[[ Records supplied open ]]
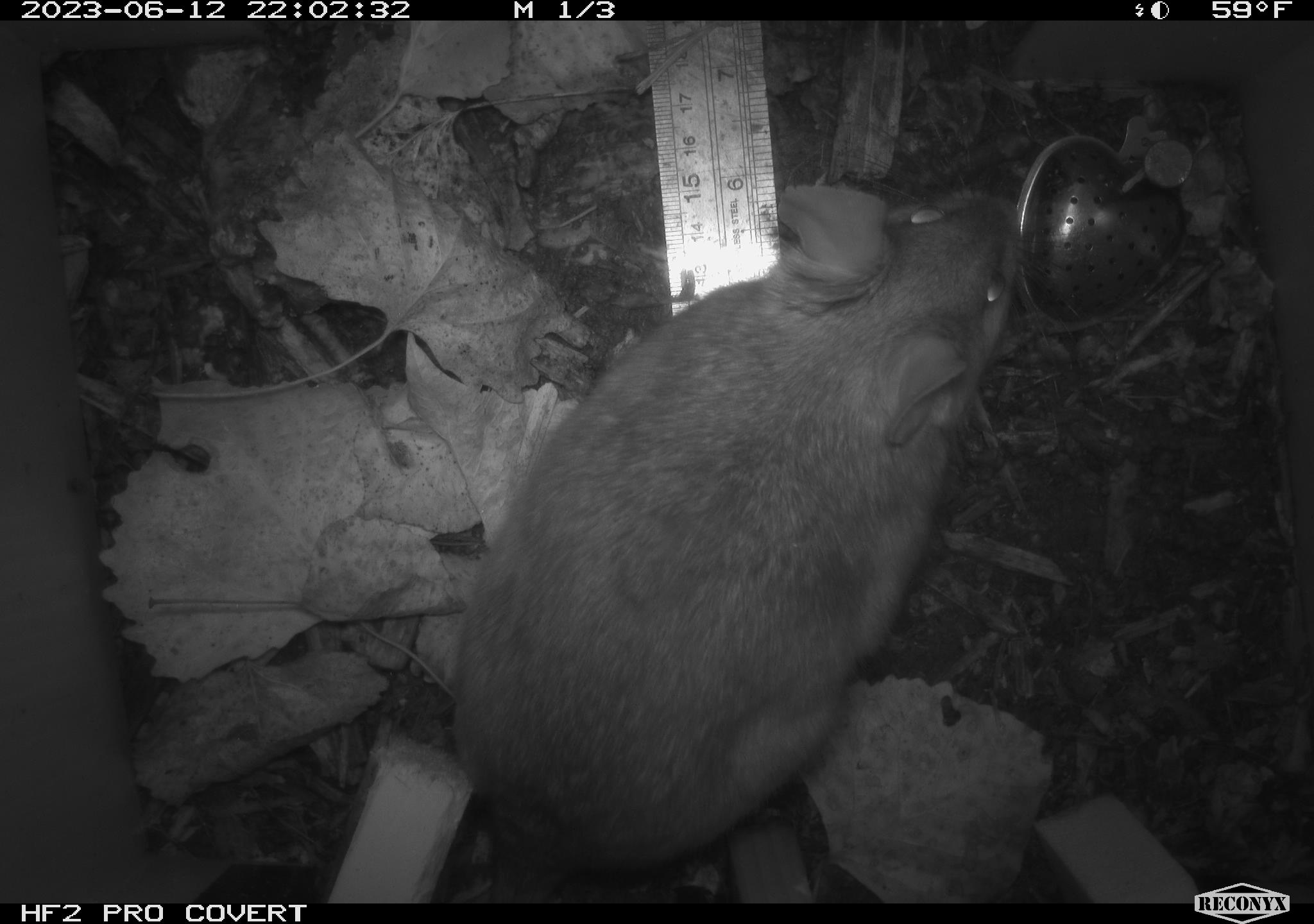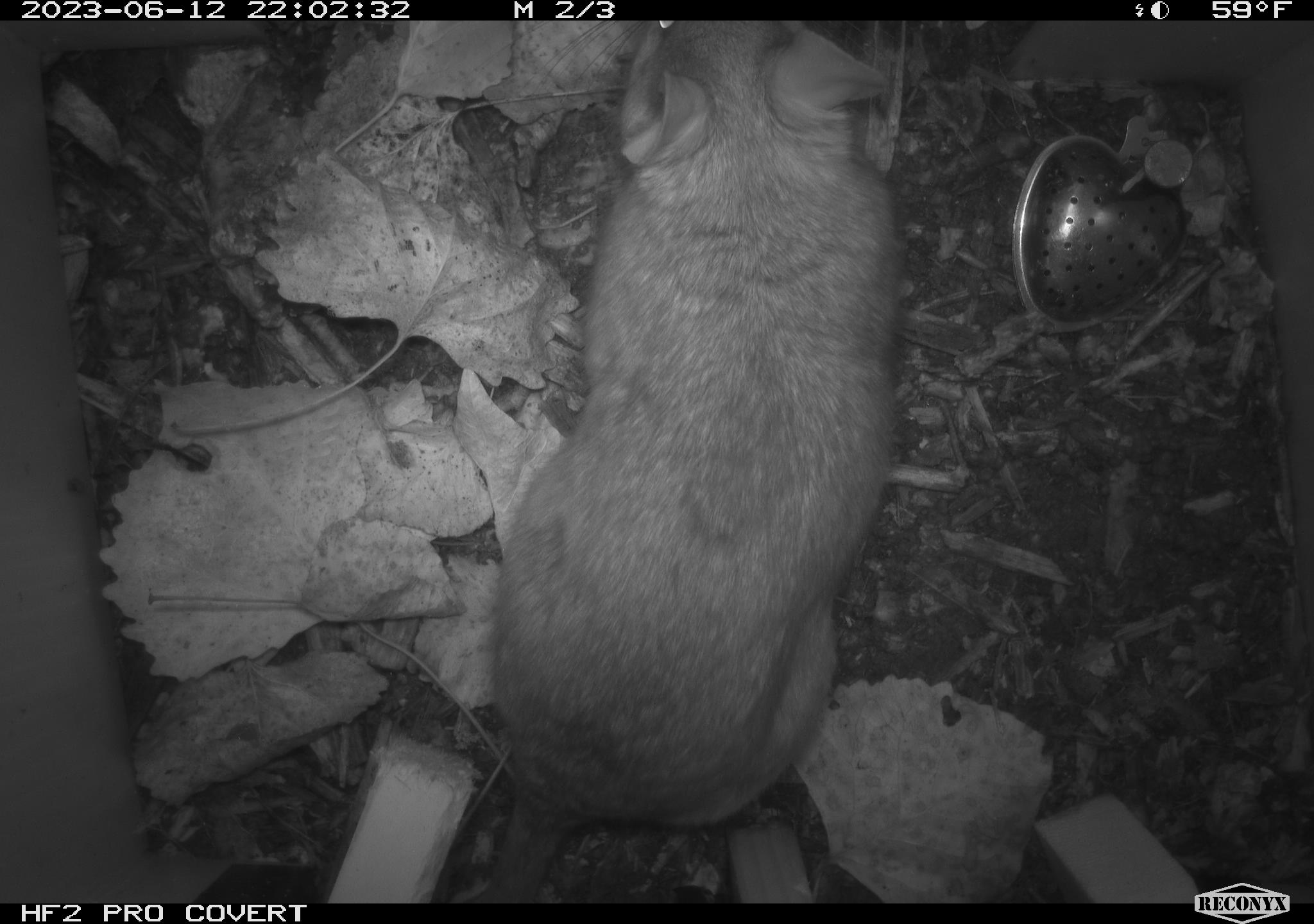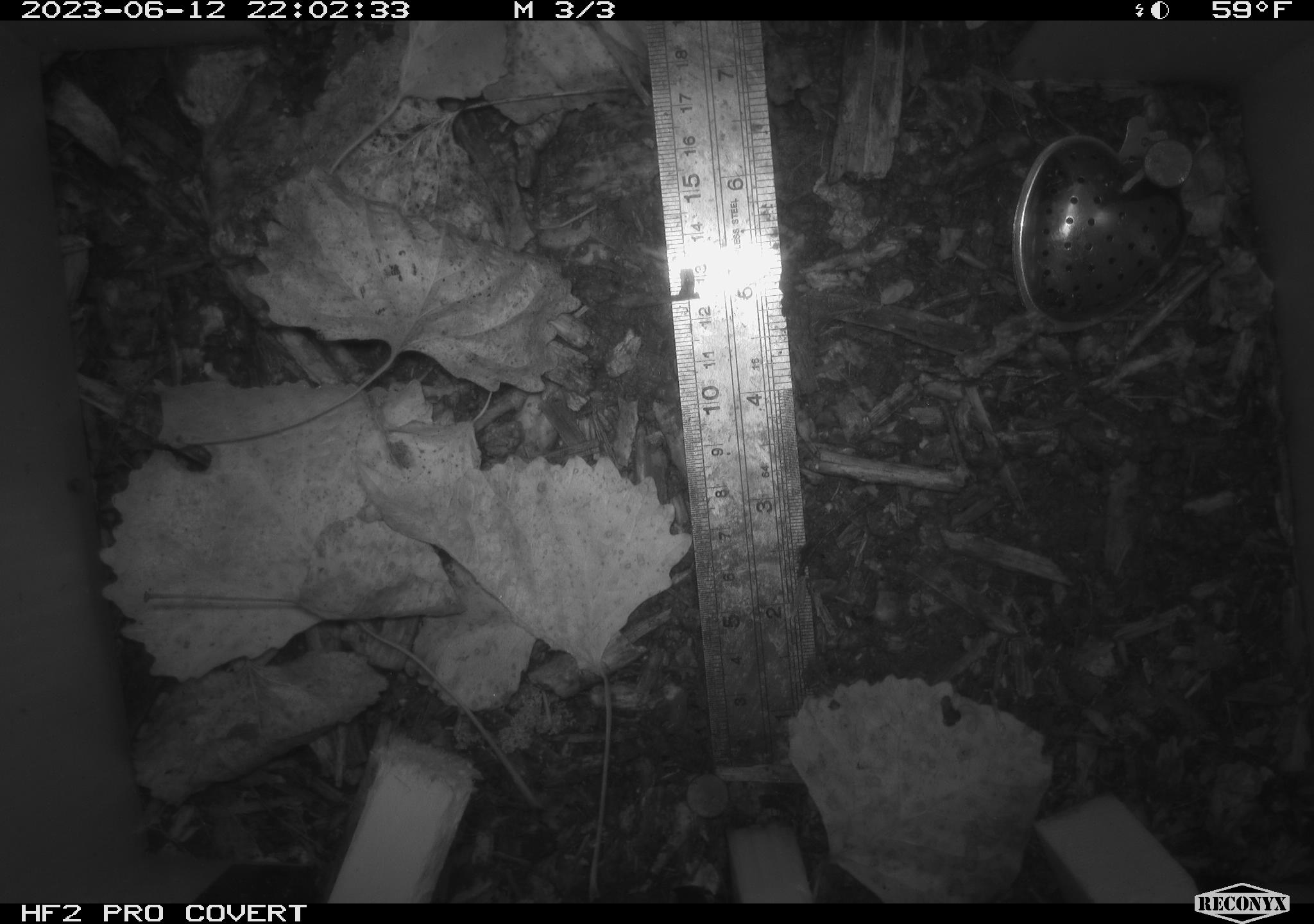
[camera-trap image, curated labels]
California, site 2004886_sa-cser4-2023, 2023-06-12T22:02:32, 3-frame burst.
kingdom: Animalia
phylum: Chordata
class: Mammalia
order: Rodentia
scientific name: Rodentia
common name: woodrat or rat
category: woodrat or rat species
[[ Records supplied closed ]]
[[ Records supplied open ]]
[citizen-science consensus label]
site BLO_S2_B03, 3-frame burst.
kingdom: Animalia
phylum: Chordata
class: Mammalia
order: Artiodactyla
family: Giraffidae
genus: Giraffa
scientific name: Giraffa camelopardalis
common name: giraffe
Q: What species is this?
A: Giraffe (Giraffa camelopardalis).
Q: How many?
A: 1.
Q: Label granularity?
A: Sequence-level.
[[ Records supplied closed ]]
[[ Records supplied open ]]
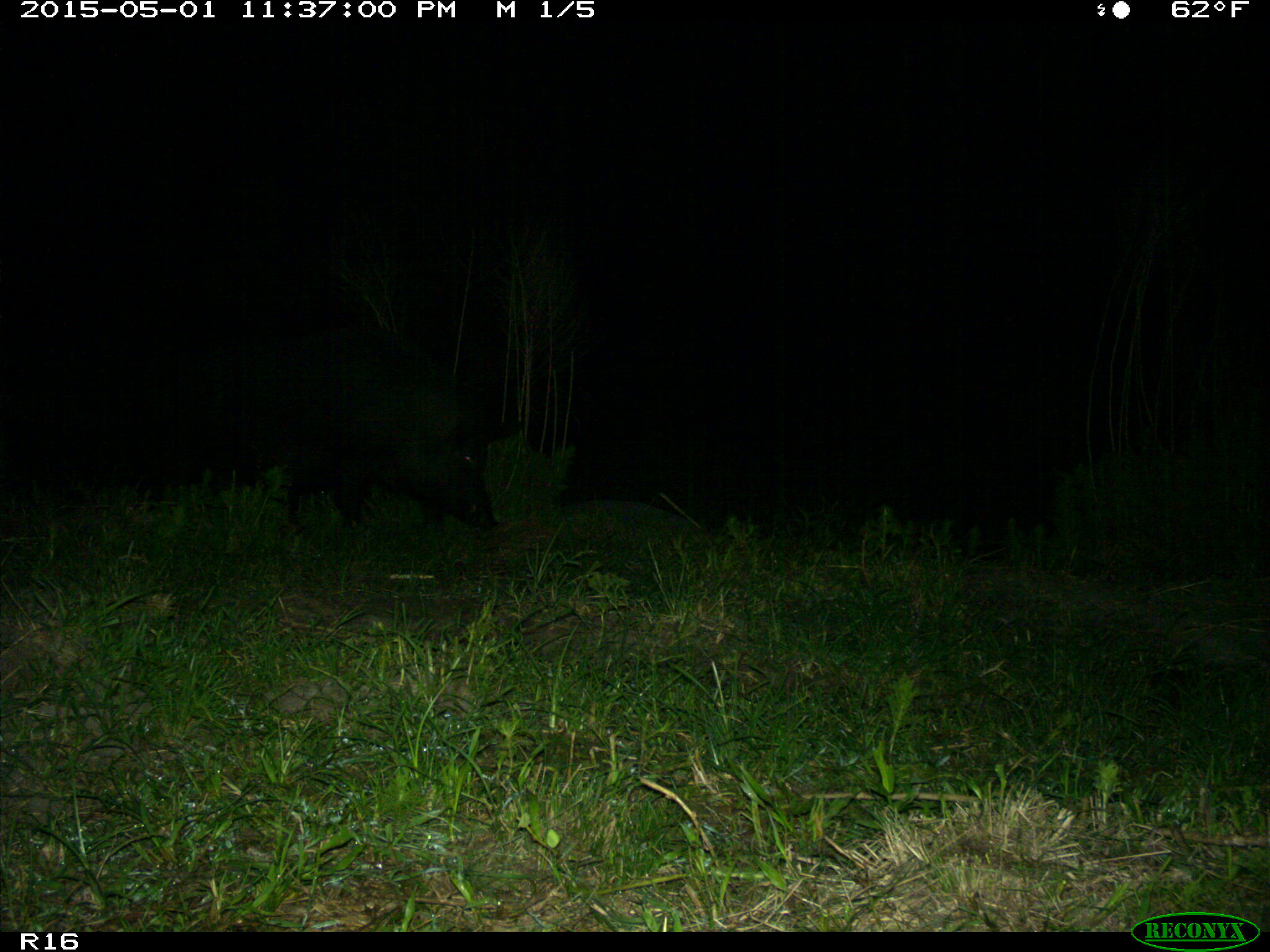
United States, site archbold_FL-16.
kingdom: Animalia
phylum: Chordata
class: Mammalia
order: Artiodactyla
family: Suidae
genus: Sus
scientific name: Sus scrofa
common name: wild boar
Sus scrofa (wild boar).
[[ Records supplied closed ]]
* Work instruction *
Using only the entries above, output the line with "A: Giraffe (Giraffa camelopardalis).", the line with "A: Sequence-level.", and all lines between them, exactly as they stand.

* Reply *
A: Giraffe (Giraffa camelopardalis).
Q: How many?
A: 1.
Q: Label granularity?
A: Sequence-level.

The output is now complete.